Only the lines from the one bearing "reviewer photo of" through the end of the listing belong in your response, restated word for word and without pictures.

## Excerpted data

- - -

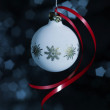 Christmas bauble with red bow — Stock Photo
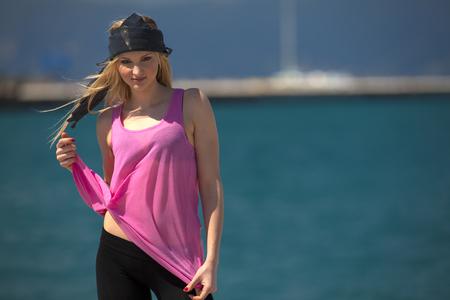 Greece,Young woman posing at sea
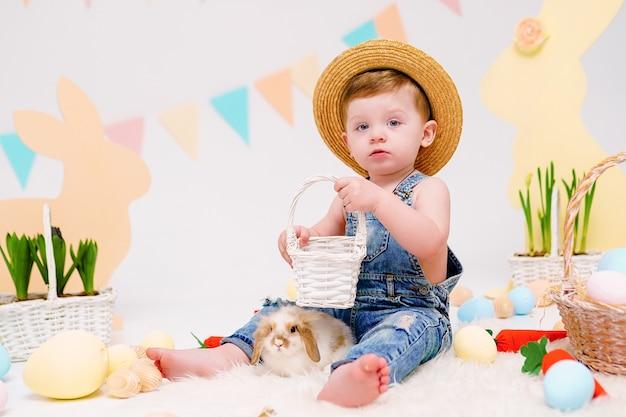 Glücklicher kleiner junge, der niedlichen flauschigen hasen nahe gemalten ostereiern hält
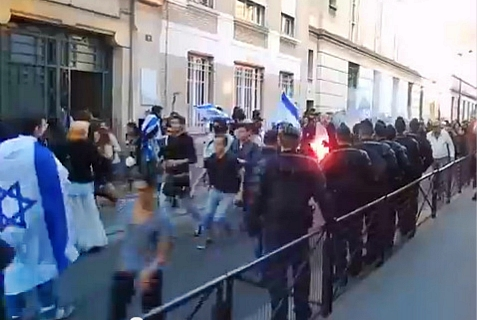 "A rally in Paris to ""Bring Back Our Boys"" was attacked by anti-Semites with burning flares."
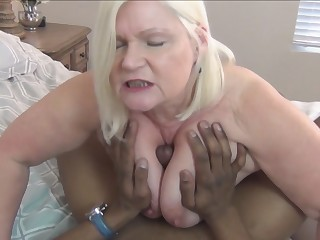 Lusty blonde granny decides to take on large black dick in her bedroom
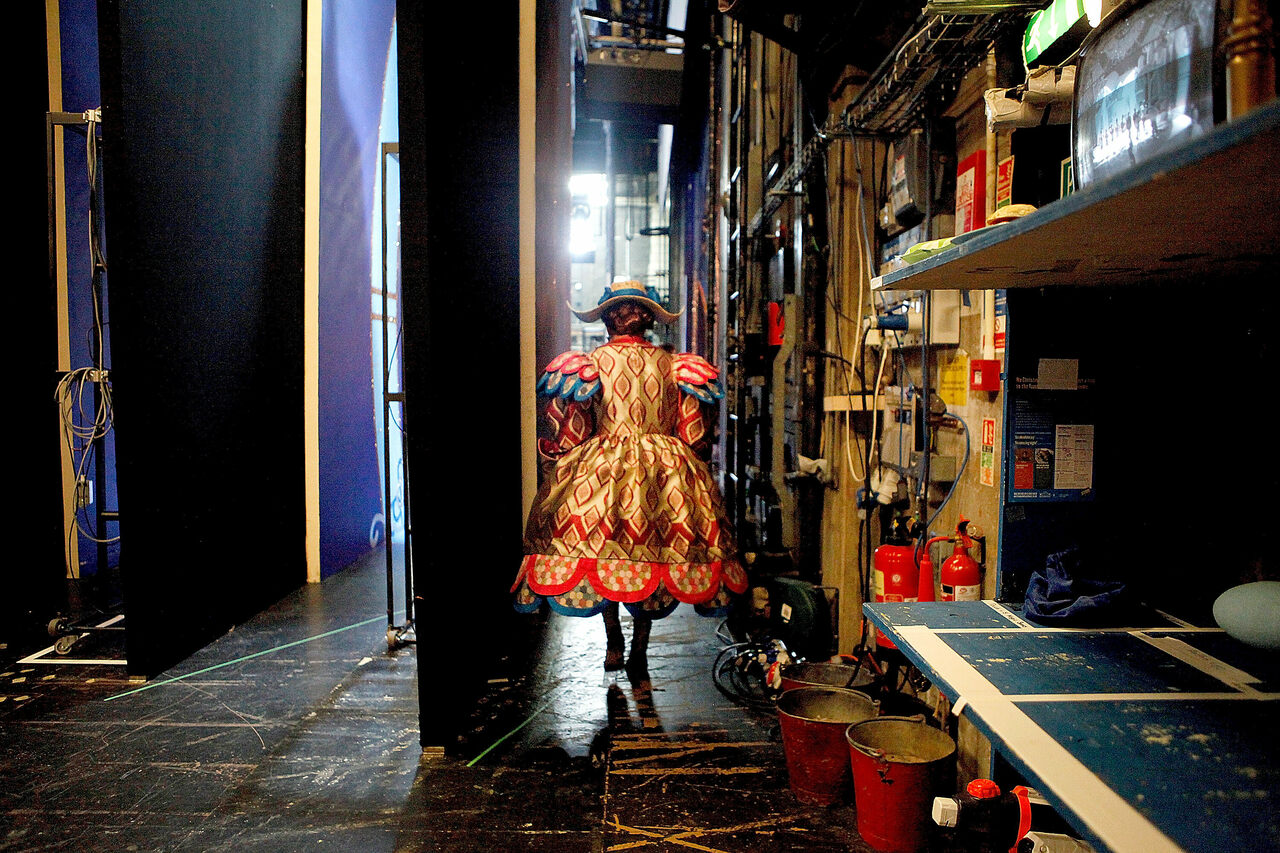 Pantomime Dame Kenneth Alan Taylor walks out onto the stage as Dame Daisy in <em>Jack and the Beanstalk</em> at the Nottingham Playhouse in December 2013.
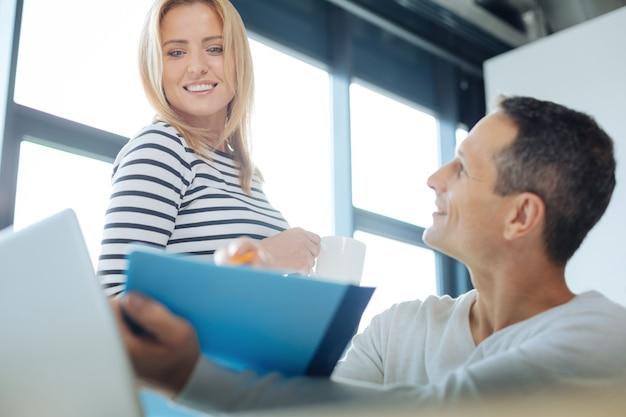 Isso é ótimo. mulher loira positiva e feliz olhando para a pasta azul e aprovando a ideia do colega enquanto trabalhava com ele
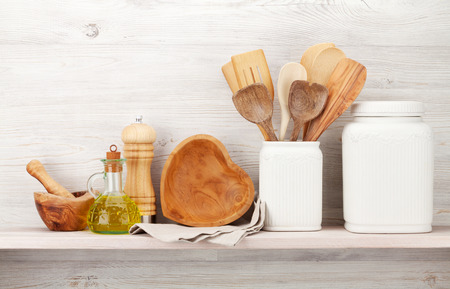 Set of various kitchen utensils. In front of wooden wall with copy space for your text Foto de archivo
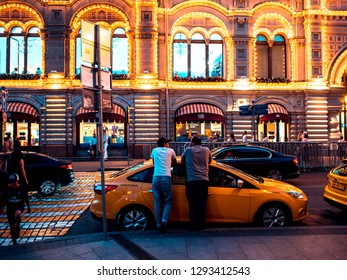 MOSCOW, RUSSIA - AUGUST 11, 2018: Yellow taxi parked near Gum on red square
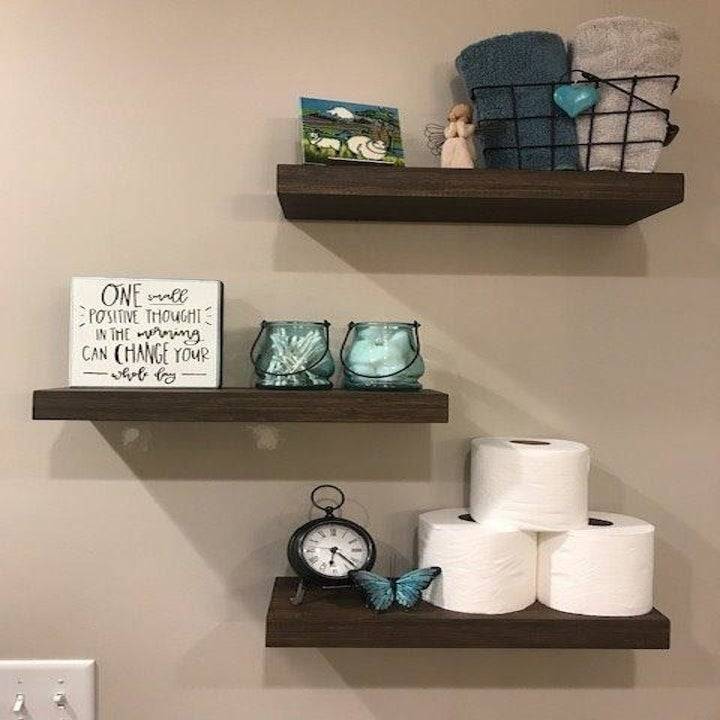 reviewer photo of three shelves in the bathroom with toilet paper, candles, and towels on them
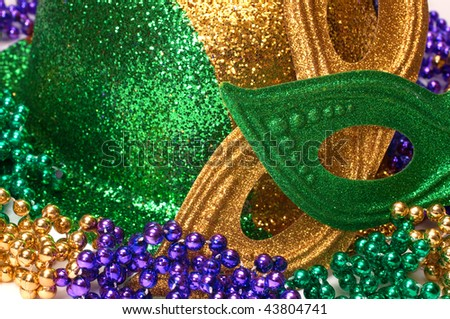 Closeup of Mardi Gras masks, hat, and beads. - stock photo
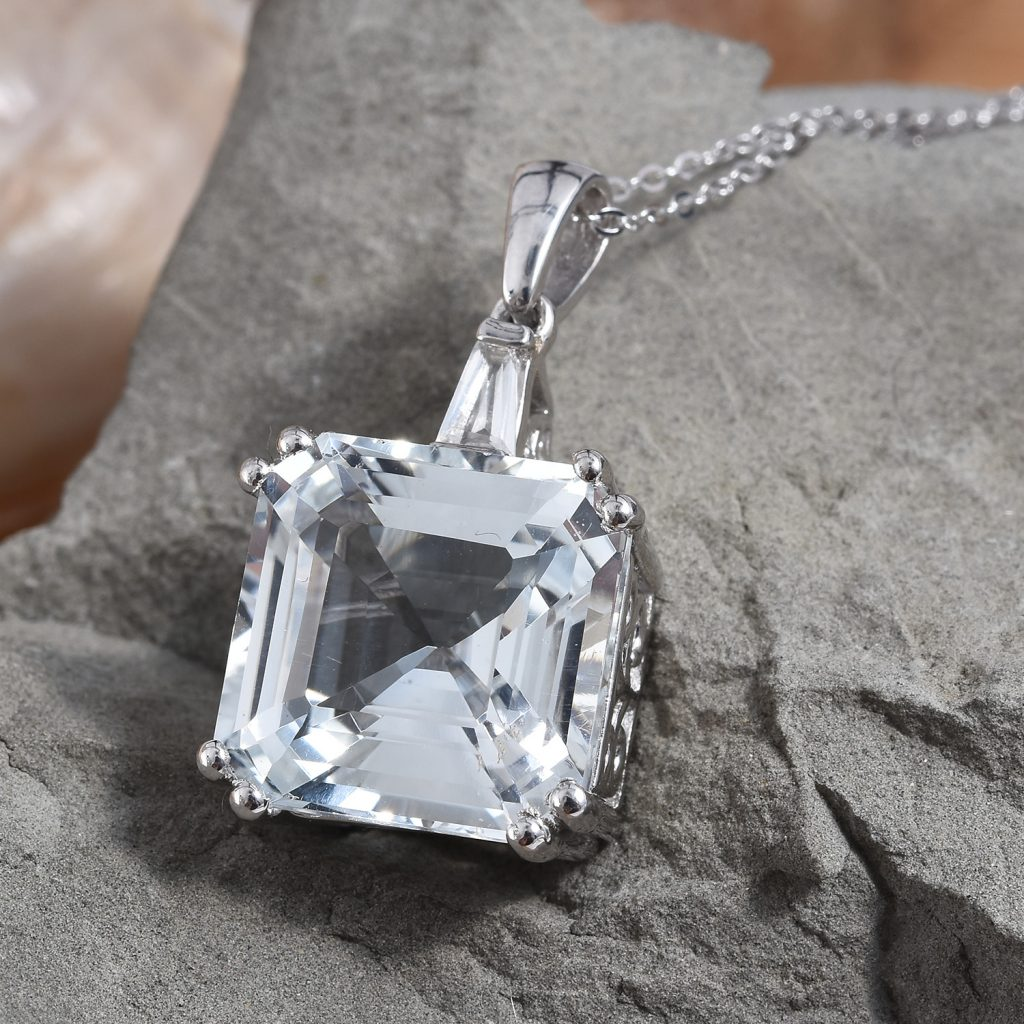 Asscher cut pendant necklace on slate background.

- - -

## Answer to the exercise
 reviewer photo of three shelves in the bathroom with toilet paper, candles, and towels on them
 Closeup of Mardi Gras masks, hat, and beads. - stock photo
 Asscher cut pendant necklace on slate background.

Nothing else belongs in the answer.